The Milky Way, as we see it today, is a colossal galaxy, a vast island of stars, gas, and dark matter. However, its beginnings were far more modest. Researchers have pinpointed two of the earliest building blocks that contributed to the Milky Way’s formation — stellar populations nicknamed Shakti and Shiva.

These ancient proto-galactic fragments, from 12 to 13 billion years ago, merged with our young galaxy, laying the foundation for the grand spiral we know as home.

Galactic ancestry

Investigating the origins of stars that migrated to the Milky Way from other galaxies is a complex endeavor. However, astronomers Khyati Malhan and Hans-Walter Rix of the Max Planck Institute for Astronomy tackled this challenge using two surveys:

  • Gaia: The European Space Agency’s Gaia satellite has created a remarkably precise three-dimensional map of our galaxy. It provides detailed information on the positions, motions, and distances of almost 1.5 billion stars.
  • Sloan Digital Sky Survey (SDSS): SDSS gathers in-depth spectra of stars, revealing their chemical makeup.

Stellar clues

When galaxies collide, there’s a massive reshuffling of stars. However, certain fundamental properties of stars can offer clues about their origins:

Stellar motion

Stars that were originally part of the same galaxy tend to retain similar patterns of motion. Astronomers track two key components:

  • Energy: The total energy of a star’s motion gives hints about its interaction with the larger galaxy.
  • Angular Momentum: Related to a star’s rotational motion, angular momentum offers clues about the galaxy in which it formed.

Chemical composition

Stars are born from clouds of gas that contain elements forged in earlier generations of stars. Older stars, born early in the universe’s history, have a lower abundance of heavy elements (known as “metals” to astronomers). Searching for stars with low metallicity pinpoints the earliest populations within a galaxy.

Identifying Shakti and Shiva in Milky Way

Malhan and Rix discovered distinct groups of stars with strikingly similar motion patterns and very low metallicity. These clusters, named Shakti and Shiva, are believed to be remnants of two very early galaxies absorbed by the nascent Milky Way billions of years ago.

“We observed that, for a certain range of metal-poor stars, stars were crowded around two specific combinations of energy and angular momentum,” explained Malhan.

Naming these ancient stellar groups Shakti and Shiva highlights the profound connection researchers feel with the cosmos.

*SOURCE DATA*.
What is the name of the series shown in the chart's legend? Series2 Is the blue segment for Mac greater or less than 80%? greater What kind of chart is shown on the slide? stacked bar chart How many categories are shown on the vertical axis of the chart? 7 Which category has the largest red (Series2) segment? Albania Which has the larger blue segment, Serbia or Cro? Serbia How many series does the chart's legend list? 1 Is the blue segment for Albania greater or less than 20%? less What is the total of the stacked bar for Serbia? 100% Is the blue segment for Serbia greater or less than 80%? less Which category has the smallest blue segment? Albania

*QUESTIONS TO ANSWER*.
A - List every section heading that appears in the text on the Milky Way's origins.
B - From the text on the Milky Way's origins, reproduce the passage between "These ancient proto-galactic" and "their chemical makeup.", inclusive.

*TASK-BY-TASK RESULTS*.
A -
Galactic ancestry
Stellar clues
Stellar motion
Chemical composition
Identifying Shakti and Shiva in Milky Way

B -
These ancient proto-galactic fragments, from 12 to 13 billion years ago, merged with our young galaxy, laying the foundation for the grand spiral we know as home.

Galactic ancestry

Investigating the origins of stars that migrated to the Milky Way from other galaxies is a complex endeavor. However, astronomers Khyati Malhan and Hans-Walter Rix of the Max Planck Institute for Astronomy tackled this challenge using two surveys:

  • Gaia: The European Space Agency’s Gaia satellite has created a remarkably precise three-dimensional map of our galaxy. It provides detailed information on the positions, motions, and distances of almost 1.5 billion stars.
  • Sloan Digital Sky Survey (SDSS): SDSS gathers in-depth spectra of stars, revealing their chemical makeup.